» **Data to process**:
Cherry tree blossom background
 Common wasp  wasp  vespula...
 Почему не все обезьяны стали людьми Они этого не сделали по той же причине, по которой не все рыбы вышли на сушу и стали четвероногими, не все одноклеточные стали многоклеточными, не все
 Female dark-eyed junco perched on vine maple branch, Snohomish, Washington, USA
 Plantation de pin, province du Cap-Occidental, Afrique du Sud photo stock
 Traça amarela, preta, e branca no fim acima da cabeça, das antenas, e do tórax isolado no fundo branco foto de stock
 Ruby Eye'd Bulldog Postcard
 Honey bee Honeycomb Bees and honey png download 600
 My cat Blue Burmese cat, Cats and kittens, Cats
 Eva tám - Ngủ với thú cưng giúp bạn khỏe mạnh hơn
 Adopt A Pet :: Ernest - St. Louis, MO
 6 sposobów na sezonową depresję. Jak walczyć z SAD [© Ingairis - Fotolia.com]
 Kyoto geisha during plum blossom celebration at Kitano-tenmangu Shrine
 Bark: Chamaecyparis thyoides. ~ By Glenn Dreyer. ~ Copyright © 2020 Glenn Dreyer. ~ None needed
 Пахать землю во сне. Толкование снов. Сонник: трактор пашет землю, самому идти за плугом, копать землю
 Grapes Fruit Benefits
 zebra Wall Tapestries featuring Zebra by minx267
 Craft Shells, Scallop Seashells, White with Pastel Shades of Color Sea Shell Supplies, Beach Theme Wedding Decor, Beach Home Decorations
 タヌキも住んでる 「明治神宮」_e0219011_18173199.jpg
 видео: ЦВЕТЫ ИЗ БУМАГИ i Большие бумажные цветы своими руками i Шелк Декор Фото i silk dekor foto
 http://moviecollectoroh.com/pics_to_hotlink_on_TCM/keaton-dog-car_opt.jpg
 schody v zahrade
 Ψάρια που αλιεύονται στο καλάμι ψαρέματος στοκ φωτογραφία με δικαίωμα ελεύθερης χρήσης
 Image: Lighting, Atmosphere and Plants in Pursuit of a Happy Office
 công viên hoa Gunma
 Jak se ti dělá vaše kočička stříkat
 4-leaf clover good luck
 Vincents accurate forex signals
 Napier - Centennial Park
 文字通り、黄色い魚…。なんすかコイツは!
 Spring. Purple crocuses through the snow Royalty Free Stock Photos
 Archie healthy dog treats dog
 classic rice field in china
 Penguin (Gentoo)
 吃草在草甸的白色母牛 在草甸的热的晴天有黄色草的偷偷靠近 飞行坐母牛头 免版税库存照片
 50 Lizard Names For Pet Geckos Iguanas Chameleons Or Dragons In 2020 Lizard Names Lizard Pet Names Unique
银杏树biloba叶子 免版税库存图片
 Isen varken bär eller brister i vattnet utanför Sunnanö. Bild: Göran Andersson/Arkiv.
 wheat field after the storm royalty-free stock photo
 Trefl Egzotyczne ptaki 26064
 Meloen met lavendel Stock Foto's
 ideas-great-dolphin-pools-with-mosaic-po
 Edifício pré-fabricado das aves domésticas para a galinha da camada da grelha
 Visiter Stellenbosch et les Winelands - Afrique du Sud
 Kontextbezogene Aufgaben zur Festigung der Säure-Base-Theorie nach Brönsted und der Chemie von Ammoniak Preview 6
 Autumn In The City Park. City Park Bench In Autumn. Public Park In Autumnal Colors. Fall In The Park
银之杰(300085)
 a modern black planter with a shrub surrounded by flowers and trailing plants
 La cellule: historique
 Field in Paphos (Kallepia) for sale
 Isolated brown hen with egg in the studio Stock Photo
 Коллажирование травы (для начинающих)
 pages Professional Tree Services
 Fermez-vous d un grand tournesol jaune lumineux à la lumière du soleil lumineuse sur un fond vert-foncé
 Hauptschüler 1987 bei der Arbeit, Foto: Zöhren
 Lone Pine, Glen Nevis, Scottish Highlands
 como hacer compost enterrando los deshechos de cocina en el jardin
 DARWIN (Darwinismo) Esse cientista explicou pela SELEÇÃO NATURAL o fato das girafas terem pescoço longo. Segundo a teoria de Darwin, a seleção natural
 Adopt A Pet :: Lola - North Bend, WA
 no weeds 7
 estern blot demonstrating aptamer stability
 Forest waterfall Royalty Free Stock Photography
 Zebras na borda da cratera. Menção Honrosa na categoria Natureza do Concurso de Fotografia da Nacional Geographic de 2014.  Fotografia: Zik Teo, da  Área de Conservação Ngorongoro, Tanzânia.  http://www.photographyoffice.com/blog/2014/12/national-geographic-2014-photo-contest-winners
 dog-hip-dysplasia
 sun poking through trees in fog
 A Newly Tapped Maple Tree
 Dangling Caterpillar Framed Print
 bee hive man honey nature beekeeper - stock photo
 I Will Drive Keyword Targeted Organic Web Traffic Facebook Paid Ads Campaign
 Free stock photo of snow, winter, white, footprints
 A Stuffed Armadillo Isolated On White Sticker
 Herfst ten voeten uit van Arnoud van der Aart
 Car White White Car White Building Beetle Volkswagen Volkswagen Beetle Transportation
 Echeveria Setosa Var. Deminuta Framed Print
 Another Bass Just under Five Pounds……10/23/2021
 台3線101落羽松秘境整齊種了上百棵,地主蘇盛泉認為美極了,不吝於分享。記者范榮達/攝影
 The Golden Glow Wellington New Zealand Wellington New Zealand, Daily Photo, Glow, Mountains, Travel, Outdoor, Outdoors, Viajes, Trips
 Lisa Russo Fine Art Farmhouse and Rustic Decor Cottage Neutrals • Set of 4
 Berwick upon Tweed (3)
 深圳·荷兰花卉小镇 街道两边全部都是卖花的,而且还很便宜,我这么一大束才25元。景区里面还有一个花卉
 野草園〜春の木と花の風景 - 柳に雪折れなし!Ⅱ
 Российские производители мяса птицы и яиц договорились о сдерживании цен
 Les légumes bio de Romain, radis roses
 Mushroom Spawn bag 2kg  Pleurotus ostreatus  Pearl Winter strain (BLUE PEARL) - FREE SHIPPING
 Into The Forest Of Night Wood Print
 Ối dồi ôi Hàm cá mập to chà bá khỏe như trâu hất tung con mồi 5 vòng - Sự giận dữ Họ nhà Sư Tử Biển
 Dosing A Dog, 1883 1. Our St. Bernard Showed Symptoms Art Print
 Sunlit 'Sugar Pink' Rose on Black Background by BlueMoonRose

» **Problem details**:
Could you retype the entire listing exactly?

» **Solution for this problem**:
Cherry tree blossom background
 Common wasp  wasp  vespula...
 Почему не все обезьяны стали людьми Они этого не сделали по той же причине, по которой не все рыбы вышли на сушу и стали четвероногими, не все одноклеточные стали многоклеточными, не все
 Female dark-eyed junco perched on vine maple branch, Snohomish, Washington, USA
 Plantation de pin, province du Cap-Occidental, Afrique du Sud photo stock
 Traça amarela, preta, e branca no fim acima da cabeça, das antenas, e do tórax isolado no fundo branco foto de stock
 Ruby Eye'd Bulldog Postcard
 Honey bee Honeycomb Bees and honey png download 600
 My cat Blue Burmese cat, Cats and kittens, Cats
 Eva tám - Ngủ với thú cưng giúp bạn khỏe mạnh hơn
 Adopt A Pet :: Ernest - St. Louis, MO
 6 sposobów na sezonową depresję. Jak walczyć z SAD [© Ingairis - Fotolia.com]
 Kyoto geisha during plum blossom celebration at Kitano-tenmangu Shrine
 Bark: Chamaecyparis thyoides. ~ By Glenn Dreyer. ~ Copyright © 2020 Glenn Dreyer. ~ None needed
 Пахать землю во сне. Толкование снов. Сонник: трактор пашет землю, самому идти за плугом, копать землю
 Grapes Fruit Benefits
 zebra Wall Tapestries featuring Zebra by minx267
 Craft Shells, Scallop Seashells, White with Pastel Shades of Color Sea Shell Supplies, Beach Theme Wedding Decor, Beach Home Decorations
 タヌキも住んでる 「明治神宮」_e0219011_18173199.jpg
 видео: ЦВЕТЫ ИЗ БУМАГИ i Большие бумажные цветы своими руками i Шелк Декор Фото i silk dekor foto
 http://moviecollectoroh.com/pics_to_hotlink_on_TCM/keaton-dog-car_opt.jpg
 schody v zahrade
 Ψάρια που αλιεύονται στο καλάμι ψαρέματος στοκ φωτογραφία με δικαίωμα ελεύθερης χρήσης
 Image: Lighting, Atmosphere and Plants in Pursuit of a Happy Office
 công viên hoa Gunma
 Jak se ti dělá vaše kočička stříkat
 4-leaf clover good luck
 Vincents accurate forex signals
 Napier - Centennial Park
 文字通り、黄色い魚…。なんすかコイツは!
 Spring. Purple crocuses through the snow Royalty Free Stock Photos
 Archie healthy dog treats dog
 classic rice field in china
 Penguin (Gentoo)
 吃草在草甸的白色母牛 在草甸的热的晴天有黄色草的偷偷靠近 飞行坐母牛头 免版税库存照片
 50 Lizard Names For Pet Geckos Iguanas Chameleons Or Dragons In 2020 Lizard Names Lizard Pet Names Unique
银杏树biloba叶子 免版税库存图片
 Isen varken bär eller brister i vattnet utanför Sunnanö. Bild: Göran Andersson/Arkiv.
 wheat field after the storm royalty-free stock photo
 Trefl Egzotyczne ptaki 26064
 Meloen met lavendel Stock Foto's
 ideas-great-dolphin-pools-with-mosaic-po
 Edifício pré-fabricado das aves domésticas para a galinha da camada da grelha
 Visiter Stellenbosch et les Winelands - Afrique du Sud
 Kontextbezogene Aufgaben zur Festigung der Säure-Base-Theorie nach Brönsted und der Chemie von Ammoniak Preview 6
 Autumn In The City Park. City Park Bench In Autumn. Public Park In Autumnal Colors. Fall In The Park
银之杰(300085)
 a modern black planter with a shrub surrounded by flowers and trailing plants
 La cellule: historique
 Field in Paphos (Kallepia) for sale
 Isolated brown hen with egg in the studio Stock Photo
 Коллажирование травы (для начинающих)
 pages Professional Tree Services
 Fermez-vous d un grand tournesol jaune lumineux à la lumière du soleil lumineuse sur un fond vert-foncé
 Hauptschüler 1987 bei der Arbeit, Foto: Zöhren
 Lone Pine, Glen Nevis, Scottish Highlands
 como hacer compost enterrando los deshechos de cocina en el jardin
 DARWIN (Darwinismo) Esse cientista explicou pela SELEÇÃO NATURAL o fato das girafas terem pescoço longo. Segundo a teoria de Darwin, a seleção natural
 Adopt A Pet :: Lola - North Bend, WA
 no weeds 7
 estern blot demonstrating aptamer stability
 Forest waterfall Royalty Free Stock Photography
 Zebras na borda da cratera. Menção Honrosa na categoria Natureza do Concurso de Fotografia da Nacional Geographic de 2014.  Fotografia: Zik Teo, da  Área de Conservação Ngorongoro, Tanzânia.  http://www.photographyoffice.com/blog/2014/12/national-geographic-2014-photo-contest-winners
 dog-hip-dysplasia
 sun poking through trees in fog
 A Newly Tapped Maple Tree
 Dangling Caterpillar Framed Print
 bee hive man honey nature beekeeper - stock photo
 I Will Drive Keyword Targeted Organic Web Traffic Facebook Paid Ads Campaign
 Free stock photo of snow, winter, white, footprints
 A Stuffed Armadillo Isolated On White Sticker
 Herfst ten voeten uit van Arnoud van der Aart
 Car White White Car White Building Beetle Volkswagen Volkswagen Beetle Transportation
 Echeveria Setosa Var. Deminuta Framed Print
 Another Bass Just under Five Pounds……10/23/2021
 台3線101落羽松秘境整齊種了上百棵,地主蘇盛泉認為美極了,不吝於分享。記者范榮達/攝影
 The Golden Glow Wellington New Zealand Wellington New Zealand, Daily Photo, Glow, Mountains, Travel, Outdoor, Outdoors, Viajes, Trips
 Lisa Russo Fine Art Farmhouse and Rustic Decor Cottage Neutrals • Set of 4
 Berwick upon Tweed (3)
 深圳·荷兰花卉小镇 街道两边全部都是卖花的,而且还很便宜,我这么一大束才25元。景区里面还有一个花卉
 野草園〜春の木と花の風景 - 柳に雪折れなし!Ⅱ
 Российские производители мяса птицы и яиц договорились о сдерживании цен
 Les légumes bio de Romain, radis roses
 Mushroom Spawn bag 2kg  Pleurotus ostreatus  Pearl Winter strain (BLUE PEARL) - FREE SHIPPING
 Into The Forest Of Night Wood Print
 Ối dồi ôi Hàm cá mập to chà bá khỏe như trâu hất tung con mồi 5 vòng - Sự giận dữ Họ nhà Sư Tử Biển
 Dosing A Dog, 1883 1. Our St. Bernard Showed Symptoms Art Print
 Sunlit 'Sugar Pink' Rose on Black Background by BlueMoonRose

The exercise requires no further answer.